Set problem:
Copy out the listing that follows exactly, dropping every picture.

══════════════════════════════

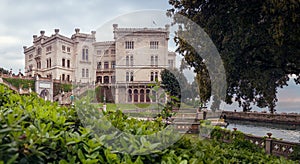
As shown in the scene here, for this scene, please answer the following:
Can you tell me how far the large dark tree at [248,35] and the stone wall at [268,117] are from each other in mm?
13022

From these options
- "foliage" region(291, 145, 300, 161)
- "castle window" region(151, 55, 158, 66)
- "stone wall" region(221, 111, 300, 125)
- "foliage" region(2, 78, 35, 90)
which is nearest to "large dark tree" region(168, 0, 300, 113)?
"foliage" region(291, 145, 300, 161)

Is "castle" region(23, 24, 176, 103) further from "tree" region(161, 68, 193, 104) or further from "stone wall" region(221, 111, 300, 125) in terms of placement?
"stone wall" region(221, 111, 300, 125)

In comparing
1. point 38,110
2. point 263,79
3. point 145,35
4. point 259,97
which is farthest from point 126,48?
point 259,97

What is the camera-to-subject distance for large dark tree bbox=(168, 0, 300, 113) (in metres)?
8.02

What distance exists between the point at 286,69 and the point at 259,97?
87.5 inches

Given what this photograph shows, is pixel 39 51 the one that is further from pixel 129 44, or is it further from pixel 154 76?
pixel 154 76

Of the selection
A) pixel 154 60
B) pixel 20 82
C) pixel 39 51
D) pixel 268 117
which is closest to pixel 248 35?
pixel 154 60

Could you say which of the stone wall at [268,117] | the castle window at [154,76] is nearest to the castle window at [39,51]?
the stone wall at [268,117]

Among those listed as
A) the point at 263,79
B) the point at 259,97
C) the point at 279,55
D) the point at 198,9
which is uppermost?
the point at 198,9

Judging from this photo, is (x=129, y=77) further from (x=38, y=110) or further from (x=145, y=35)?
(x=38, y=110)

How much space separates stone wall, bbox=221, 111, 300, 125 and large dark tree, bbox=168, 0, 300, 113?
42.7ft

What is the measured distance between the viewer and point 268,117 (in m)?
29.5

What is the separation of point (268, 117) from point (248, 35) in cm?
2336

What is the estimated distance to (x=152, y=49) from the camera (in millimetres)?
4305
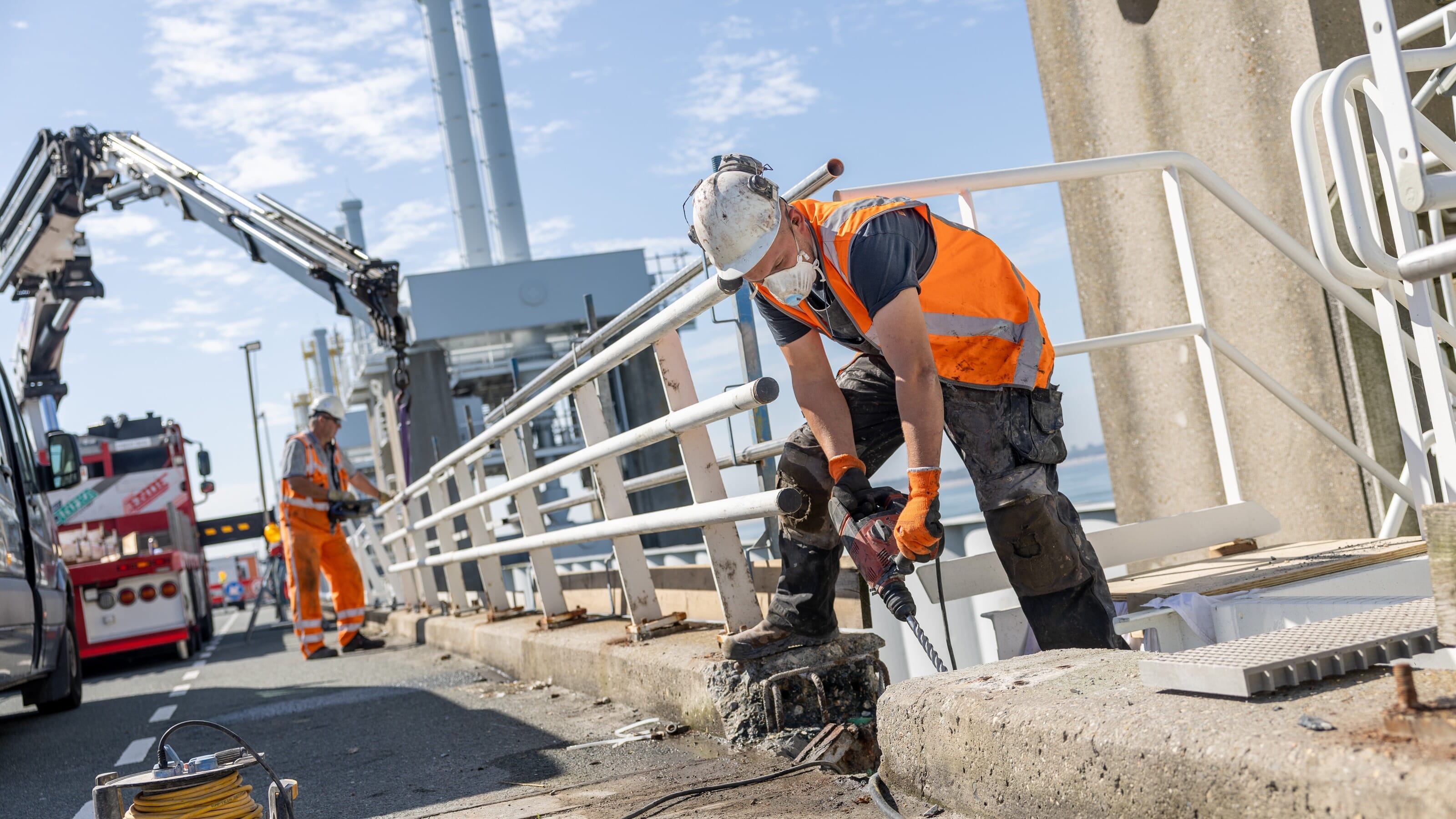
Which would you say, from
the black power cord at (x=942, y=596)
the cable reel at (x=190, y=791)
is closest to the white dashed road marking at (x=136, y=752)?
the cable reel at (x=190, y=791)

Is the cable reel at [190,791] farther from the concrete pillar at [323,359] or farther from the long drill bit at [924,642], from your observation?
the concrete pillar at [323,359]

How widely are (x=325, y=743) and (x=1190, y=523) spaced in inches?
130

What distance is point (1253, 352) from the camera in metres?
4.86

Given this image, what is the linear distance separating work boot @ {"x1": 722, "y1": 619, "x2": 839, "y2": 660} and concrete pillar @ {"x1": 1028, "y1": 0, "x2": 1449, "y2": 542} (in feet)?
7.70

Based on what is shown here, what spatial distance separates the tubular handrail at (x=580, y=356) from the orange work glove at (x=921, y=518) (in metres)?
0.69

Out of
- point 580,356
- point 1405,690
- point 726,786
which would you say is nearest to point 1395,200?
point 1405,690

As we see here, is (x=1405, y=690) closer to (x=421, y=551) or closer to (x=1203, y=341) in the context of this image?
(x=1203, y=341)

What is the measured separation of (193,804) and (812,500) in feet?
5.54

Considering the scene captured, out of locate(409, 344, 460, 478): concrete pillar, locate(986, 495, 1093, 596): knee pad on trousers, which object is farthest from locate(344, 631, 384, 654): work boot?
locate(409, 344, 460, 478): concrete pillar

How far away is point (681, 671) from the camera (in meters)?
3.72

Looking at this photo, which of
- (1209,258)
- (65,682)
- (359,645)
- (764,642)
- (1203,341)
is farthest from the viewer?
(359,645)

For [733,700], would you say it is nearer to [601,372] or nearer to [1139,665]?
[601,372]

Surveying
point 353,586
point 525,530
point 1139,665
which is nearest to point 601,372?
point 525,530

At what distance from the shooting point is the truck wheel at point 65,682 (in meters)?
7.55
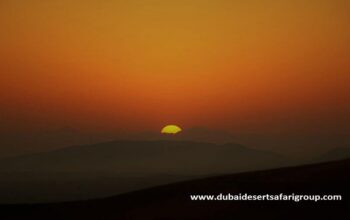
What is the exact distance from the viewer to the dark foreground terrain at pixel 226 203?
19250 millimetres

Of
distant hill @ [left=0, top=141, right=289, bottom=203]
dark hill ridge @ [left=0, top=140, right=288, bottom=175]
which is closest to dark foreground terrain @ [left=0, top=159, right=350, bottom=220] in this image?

══════════════════════════════

Solution to this exercise:
As shown in the scene here, for this scene, please answer the following:
Can you tell me how far the large dark tree at [248,35] and the stone wall at [268,117] are from each other in mm?
13022

From these options
- "foliage" region(291, 145, 300, 161)
- "castle window" region(151, 55, 158, 66)
- "stone wall" region(221, 111, 300, 125)
- "foliage" region(2, 78, 35, 90)
which is nearest to "large dark tree" region(168, 0, 300, 113)?
"foliage" region(291, 145, 300, 161)

Is "castle" region(23, 24, 176, 103) further from "tree" region(161, 68, 193, 104) or further from "stone wall" region(221, 111, 300, 125) in terms of placement?
"stone wall" region(221, 111, 300, 125)

In comparing
1. point 38,110
2. point 263,79
3. point 145,35
4. point 259,97
which is farthest from point 126,48?
point 259,97

What is the camera-to-subject distance for large dark tree bbox=(168, 0, 300, 113) (in metres)?
8.02

What distance exists between the point at 286,69 and the point at 259,97?
87.5 inches

Given what this photograph shows, is pixel 39 51 the one that is further from pixel 129 44, or is it further from pixel 154 76?
pixel 154 76

Of the selection
A) pixel 154 60
B) pixel 20 82
C) pixel 39 51
D) pixel 268 117
which is closest to pixel 248 35?
pixel 154 60

Could you say which of the stone wall at [268,117] | the castle window at [154,76] is nearest to the castle window at [39,51]?
the stone wall at [268,117]

Among those listed as
A) the point at 263,79
B) the point at 259,97
C) the point at 279,55
D) the point at 198,9
which is uppermost?
the point at 198,9

Judging from this photo, is (x=129, y=77) further from (x=38, y=110) or further from (x=145, y=35)?
(x=38, y=110)

How much space separates stone wall, bbox=221, 111, 300, 125 and large dark tree, bbox=168, 0, 300, 113?
42.7ft

What is the measured distance between the viewer and point 268,117 (in m)?
29.5

What is the separation of point (268, 117) from point (248, 35) in cm?
2336

What is the estimated distance to (x=152, y=49) from the camera (in millimetres)?
4305
Which would you say, from
the black power cord at (x=942, y=596)
the cable reel at (x=190, y=791)
is closest to the white dashed road marking at (x=136, y=752)?
the cable reel at (x=190, y=791)

Is the cable reel at [190,791] farther from the concrete pillar at [323,359] or farther from the long drill bit at [924,642], from your observation?
the concrete pillar at [323,359]

How widely are (x=325, y=743) and (x=1190, y=523) spaced in inches?
130

What distance is point (1253, 352) from the camera in metres?
4.86

Given this image, what is the linear distance separating work boot @ {"x1": 722, "y1": 619, "x2": 839, "y2": 660} and concrete pillar @ {"x1": 1028, "y1": 0, "x2": 1449, "y2": 542} (in feet)?
7.70

Based on what is shown here, what spatial distance separates the tubular handrail at (x=580, y=356) from the orange work glove at (x=921, y=518) (in metres)?
0.69

Out of
- point 580,356
- point 1405,690
- point 726,786
which would you say is nearest to point 1395,200?
point 1405,690

As we see here, is (x=1405, y=690) closer to (x=421, y=551) or closer to (x=1203, y=341) in the context of this image?
(x=1203, y=341)

What is the measured separation of (193,804) and (812,500) in feet?
5.54

Considering the scene captured, out of locate(409, 344, 460, 478): concrete pillar, locate(986, 495, 1093, 596): knee pad on trousers, which object is farthest from locate(344, 631, 384, 654): work boot?
locate(409, 344, 460, 478): concrete pillar

How far away is point (681, 671) from the camera (in meters)?
3.72

Looking at this photo, which of
- (1209,258)
- (65,682)
- (359,645)
- (764,642)
- (1203,341)
is farthest from the viewer?
(359,645)

For [733,700], would you say it is nearer to [601,372] or nearer to [1139,665]?
[601,372]

Surveying
point 353,586
point 525,530
point 1139,665
which is nearest to point 601,372?
point 525,530

At what distance from the shooting point is the truck wheel at point 65,682 (in meters)?
7.55
What is the exact distance from the viewer to the dark foreground terrain at pixel 226 203?
19250 millimetres

Of
distant hill @ [left=0, top=141, right=289, bottom=203]
dark hill ridge @ [left=0, top=140, right=288, bottom=175]
which is closest to dark foreground terrain @ [left=0, top=159, right=350, bottom=220] in this image?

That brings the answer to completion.